Autre loser streetwear : Poivre Blanc. C’est le petit frère un peu à la ramasse de DDP. Jadis très apprécié des amateurs de glisse, sur neige ou bien sur bitume, cette magnifique maison était le comble du look décontracté. Ambiance baggy, bandana et poésie, chacun se targuait à qui d’un t-shirt trop grand, à qui d’une trousse, à qui d’un bonnet sur cheveux gras – ça aussi ça revient d’ailleurs, méfiance. Et là, c’est la descente aux enfers suite à cette apogée : même parcours de tristesse, Poivre Blanc tente d’être « chic » (autrement dit fade), et s’ouvre aux hommes, aux vrais qui portent des chemises et des pantalons chino. Autant vous dire que pour la décontraction et le cool c’est râpé. Alors qu’aujourd’hui, un petit coup de polish sur l’image, et le streetwear Poivre Blanc revient en force chez les précurseurs de la nostalgie du futur. Follow your dreams, Poivre Blanc.
Rebrander les logos animaliers en enjeu antispéciste : Lulu Castagnette et Chipie
Là c’est une autre tendance qu’il convient d’exhumer : le régressif et les animaux. À l’époque très genrée, la marque au petit nounours très enfantin Lulu Castagnette, fadement girly, était dans toutes les bonnes cours de récré. Pulls en laine et pantalons en velours côtelé étaient une richesse sans pareille, une nourriture pour les yeux. Mais aussi une projection de parents ne souhaitant probablement pas voir leurs enfants grandir, prolongeant encore un temps le moment béni de l’innocence. Et si Lulu Castagnette revenait en inversant les genres ? En marque unisexe, symbole d’un paradis perdu de la jeunesse pré-Internet ? Et si le fade rose pastel n’était pas le symbole d’un monde neutre ? Cette fois-là, une marque étendard d’une binarité dépassée doit se réinventer. En tout cas elle a bien intérêt, parce que sans queer washing ça ne passera pas.
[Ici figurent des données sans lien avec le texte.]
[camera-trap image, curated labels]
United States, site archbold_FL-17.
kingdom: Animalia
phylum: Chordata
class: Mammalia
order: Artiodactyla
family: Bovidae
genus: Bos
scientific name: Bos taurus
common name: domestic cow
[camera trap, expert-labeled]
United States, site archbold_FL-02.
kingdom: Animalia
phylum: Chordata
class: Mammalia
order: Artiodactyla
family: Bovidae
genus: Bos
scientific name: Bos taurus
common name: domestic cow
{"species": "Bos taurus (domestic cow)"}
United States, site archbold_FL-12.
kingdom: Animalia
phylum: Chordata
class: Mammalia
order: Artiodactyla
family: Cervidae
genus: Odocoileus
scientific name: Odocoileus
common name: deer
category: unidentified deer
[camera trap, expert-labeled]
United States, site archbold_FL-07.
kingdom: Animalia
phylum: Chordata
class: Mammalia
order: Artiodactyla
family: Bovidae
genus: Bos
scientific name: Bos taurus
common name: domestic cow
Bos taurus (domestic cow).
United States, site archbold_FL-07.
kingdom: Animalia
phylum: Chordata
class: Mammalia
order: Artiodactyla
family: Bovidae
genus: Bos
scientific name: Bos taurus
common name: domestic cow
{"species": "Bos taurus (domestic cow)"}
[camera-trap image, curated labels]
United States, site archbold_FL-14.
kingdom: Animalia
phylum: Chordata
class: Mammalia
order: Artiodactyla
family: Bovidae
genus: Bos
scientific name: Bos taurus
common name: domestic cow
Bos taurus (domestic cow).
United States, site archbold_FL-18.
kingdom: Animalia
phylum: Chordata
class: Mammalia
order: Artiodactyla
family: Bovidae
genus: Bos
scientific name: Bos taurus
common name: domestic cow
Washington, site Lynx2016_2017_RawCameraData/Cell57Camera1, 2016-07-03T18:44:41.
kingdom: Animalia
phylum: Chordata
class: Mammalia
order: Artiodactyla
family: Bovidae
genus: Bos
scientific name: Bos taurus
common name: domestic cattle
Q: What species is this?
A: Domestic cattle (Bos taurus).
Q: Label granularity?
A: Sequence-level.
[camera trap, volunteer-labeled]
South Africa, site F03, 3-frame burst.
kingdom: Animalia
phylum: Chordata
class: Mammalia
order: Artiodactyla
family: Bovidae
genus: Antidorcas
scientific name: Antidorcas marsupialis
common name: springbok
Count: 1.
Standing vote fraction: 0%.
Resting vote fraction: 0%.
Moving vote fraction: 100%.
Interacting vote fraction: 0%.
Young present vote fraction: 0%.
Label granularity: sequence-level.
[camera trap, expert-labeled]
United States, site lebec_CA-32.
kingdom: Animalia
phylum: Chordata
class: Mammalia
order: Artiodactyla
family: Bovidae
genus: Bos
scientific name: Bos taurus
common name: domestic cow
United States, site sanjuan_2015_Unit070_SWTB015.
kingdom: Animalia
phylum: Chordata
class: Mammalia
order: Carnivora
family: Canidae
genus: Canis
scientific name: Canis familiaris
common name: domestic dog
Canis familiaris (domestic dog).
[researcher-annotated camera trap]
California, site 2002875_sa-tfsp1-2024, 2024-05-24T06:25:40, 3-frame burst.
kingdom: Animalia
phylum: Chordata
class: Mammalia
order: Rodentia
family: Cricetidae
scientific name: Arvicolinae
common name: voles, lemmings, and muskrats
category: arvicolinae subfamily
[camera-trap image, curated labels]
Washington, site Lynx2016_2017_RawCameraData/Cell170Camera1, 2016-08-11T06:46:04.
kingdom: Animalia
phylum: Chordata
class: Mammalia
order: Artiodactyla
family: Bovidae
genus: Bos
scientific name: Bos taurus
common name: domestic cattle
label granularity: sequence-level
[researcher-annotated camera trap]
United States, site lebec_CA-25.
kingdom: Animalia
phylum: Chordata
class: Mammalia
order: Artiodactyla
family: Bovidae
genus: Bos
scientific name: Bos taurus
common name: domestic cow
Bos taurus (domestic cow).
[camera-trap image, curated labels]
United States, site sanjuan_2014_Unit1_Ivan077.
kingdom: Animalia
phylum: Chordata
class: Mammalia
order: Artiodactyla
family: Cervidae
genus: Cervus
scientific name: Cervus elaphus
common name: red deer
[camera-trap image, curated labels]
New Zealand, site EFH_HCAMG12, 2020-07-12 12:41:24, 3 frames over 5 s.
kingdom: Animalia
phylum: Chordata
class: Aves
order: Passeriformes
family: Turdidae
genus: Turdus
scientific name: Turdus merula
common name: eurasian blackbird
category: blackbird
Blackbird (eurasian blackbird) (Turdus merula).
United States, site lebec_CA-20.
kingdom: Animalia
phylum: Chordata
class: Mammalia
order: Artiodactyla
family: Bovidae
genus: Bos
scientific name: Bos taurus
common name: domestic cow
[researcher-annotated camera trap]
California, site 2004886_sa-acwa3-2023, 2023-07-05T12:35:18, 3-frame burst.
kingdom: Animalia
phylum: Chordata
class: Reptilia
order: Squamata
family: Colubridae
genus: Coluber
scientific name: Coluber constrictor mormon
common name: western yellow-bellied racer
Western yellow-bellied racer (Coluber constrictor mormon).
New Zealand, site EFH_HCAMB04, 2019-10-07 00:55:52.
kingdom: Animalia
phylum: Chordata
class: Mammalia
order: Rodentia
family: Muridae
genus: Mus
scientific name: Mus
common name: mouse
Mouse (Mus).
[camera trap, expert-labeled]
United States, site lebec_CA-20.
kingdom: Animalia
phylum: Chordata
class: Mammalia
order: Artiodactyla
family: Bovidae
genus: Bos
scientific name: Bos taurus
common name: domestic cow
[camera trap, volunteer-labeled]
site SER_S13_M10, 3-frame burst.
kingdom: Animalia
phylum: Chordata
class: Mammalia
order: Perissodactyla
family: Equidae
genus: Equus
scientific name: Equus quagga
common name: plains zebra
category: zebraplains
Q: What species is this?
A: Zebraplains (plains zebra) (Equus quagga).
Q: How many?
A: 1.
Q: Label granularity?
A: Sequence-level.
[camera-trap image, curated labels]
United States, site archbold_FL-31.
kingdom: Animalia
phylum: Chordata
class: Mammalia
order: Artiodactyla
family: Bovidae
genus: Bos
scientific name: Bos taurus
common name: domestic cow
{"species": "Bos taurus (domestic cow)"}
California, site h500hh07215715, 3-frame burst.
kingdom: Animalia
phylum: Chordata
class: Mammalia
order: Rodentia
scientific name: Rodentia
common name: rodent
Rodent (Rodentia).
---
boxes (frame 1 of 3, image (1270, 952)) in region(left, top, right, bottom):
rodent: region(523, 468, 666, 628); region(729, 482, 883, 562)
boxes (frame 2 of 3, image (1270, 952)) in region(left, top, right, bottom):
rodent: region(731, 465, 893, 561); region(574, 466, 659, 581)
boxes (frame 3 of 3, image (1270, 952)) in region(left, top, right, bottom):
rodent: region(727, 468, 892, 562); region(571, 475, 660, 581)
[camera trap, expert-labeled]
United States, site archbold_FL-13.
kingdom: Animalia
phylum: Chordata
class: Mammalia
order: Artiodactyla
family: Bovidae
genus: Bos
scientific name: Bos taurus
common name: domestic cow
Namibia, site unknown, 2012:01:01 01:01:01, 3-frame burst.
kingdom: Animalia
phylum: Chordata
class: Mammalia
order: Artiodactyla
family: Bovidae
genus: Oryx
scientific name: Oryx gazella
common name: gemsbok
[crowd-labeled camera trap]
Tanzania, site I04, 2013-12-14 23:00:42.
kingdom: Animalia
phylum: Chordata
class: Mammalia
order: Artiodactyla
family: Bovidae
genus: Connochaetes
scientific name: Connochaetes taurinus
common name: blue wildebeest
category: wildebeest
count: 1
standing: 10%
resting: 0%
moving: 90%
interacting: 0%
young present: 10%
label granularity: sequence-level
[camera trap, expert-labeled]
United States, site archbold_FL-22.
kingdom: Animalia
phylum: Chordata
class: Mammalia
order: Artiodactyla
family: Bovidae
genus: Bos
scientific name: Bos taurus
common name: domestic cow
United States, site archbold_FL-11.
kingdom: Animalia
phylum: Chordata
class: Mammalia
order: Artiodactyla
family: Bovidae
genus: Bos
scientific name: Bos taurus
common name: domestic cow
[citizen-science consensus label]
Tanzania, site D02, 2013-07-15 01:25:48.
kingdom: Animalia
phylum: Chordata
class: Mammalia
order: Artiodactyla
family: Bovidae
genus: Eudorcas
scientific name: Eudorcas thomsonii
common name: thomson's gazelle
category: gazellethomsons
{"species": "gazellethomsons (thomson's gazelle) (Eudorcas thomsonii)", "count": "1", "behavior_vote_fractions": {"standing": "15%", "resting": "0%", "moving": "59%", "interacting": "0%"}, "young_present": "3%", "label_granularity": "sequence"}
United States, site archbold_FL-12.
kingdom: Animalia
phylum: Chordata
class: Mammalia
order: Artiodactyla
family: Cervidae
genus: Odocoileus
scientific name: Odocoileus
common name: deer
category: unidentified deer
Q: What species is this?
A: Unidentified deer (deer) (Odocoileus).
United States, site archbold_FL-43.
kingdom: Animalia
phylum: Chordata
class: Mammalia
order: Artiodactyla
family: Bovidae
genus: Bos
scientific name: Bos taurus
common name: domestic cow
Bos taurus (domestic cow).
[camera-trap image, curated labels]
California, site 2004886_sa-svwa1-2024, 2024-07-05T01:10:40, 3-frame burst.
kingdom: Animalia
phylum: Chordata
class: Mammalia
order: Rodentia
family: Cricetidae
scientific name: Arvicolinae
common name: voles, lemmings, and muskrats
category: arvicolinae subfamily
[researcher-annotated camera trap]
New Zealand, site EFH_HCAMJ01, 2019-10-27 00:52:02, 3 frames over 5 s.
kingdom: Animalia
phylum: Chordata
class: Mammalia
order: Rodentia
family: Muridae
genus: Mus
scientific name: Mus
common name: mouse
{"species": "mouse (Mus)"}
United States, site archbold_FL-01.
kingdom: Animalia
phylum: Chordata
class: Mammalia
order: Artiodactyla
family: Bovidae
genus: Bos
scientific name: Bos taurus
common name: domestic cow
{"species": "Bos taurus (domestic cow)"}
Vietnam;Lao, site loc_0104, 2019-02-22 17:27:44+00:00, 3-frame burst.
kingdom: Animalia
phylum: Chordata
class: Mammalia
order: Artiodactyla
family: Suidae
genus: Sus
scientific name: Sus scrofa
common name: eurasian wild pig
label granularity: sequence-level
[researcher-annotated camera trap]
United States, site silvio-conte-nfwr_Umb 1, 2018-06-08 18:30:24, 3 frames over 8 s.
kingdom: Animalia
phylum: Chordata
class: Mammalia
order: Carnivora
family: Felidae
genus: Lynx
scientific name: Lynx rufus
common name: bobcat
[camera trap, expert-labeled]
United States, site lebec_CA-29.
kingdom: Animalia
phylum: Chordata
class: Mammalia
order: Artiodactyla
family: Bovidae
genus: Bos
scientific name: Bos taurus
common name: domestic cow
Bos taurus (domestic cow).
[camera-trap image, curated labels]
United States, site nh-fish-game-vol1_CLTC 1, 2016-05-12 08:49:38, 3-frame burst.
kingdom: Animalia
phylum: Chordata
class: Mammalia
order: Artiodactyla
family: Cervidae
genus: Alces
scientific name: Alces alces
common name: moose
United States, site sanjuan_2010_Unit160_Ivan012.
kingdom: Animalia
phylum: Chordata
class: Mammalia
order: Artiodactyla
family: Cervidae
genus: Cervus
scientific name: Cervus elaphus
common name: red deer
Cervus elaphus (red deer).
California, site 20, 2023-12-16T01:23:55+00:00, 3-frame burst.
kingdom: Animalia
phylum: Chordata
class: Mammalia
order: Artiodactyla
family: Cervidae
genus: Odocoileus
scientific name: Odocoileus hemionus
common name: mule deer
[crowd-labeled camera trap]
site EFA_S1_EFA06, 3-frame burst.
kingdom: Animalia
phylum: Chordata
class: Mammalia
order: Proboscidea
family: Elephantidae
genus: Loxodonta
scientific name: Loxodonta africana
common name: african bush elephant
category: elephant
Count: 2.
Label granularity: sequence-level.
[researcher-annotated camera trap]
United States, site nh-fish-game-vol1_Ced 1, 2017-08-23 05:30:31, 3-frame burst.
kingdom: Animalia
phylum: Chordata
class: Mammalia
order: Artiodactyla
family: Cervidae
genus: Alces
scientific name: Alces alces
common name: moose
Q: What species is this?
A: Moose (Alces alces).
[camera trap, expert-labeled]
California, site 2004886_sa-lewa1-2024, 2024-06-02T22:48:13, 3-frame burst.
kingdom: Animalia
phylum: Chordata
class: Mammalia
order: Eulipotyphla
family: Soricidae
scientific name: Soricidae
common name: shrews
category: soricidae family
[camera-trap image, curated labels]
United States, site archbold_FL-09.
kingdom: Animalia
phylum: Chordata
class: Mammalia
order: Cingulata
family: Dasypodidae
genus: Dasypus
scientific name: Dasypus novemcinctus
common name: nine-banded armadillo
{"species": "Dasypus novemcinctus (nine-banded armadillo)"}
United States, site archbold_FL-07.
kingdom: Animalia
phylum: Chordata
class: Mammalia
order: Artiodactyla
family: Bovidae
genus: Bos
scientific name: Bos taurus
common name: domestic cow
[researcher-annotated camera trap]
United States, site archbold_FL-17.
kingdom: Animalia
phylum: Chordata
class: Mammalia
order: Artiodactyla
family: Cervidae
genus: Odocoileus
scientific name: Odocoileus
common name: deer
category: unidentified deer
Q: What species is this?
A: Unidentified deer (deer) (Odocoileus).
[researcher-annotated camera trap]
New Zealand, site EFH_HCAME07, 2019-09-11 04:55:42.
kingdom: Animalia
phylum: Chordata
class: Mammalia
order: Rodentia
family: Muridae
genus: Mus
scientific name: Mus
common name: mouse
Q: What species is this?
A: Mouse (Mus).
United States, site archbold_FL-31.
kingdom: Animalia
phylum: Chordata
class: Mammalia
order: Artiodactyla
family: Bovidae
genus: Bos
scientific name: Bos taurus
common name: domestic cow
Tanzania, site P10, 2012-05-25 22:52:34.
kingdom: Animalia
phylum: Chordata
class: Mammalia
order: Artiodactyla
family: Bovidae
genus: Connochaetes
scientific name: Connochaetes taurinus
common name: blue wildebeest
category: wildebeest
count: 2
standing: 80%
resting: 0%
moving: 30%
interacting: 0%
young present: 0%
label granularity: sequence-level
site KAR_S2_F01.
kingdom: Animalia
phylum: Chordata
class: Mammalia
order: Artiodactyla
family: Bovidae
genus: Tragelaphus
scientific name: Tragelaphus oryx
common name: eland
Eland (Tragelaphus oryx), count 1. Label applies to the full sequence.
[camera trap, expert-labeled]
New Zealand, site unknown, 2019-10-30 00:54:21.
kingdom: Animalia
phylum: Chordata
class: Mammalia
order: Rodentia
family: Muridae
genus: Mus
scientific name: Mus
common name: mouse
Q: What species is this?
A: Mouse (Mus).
Des pulls roses, des nœuds roses, des cartables roses, tout est rose chez Chipie, la sœur maléfique de Lulu. Toutes les chanteuses de variété française en témoignent, les années 2000 pour les marques de type logo animal et univers enfantin n’étaient qu’un gigantesque nuage de barbapapa. Ajoutons à ça un petit chien noir placardé partout et on est typiquement dans la problématique précédente de Lulu Castagnette. Chipie, comme toutes ces marques déchues, aura bien tenté de s’affirmer et de poursuivre les vagues de mode de loin, courant tel un lévrier fatigué, mais malheureusement s’est retrouvée bloquée dans la faille spatio-temporelle qui les a toutes uniformisées comme un catalogue de La Redoute. Mêmes coupes, mêmes couleurs, mêmes matières et des sourires presque effrayants de fausseté sur du papier glacé. S’il te plait Chipie, reprends-toi. Rebrand toi sur le sort des animaux, sur le réchauffement climatique, un truc actuel quoi, mais sors de La Redoute par pitié.
Rien n’est perdu pour les losers des années 2000s, mais engagez-vous un bon conseiller comm’, conseil d’ami. Il y a matière, il y a beauté, mais nom d’une pipe dépoussiérez tout ça.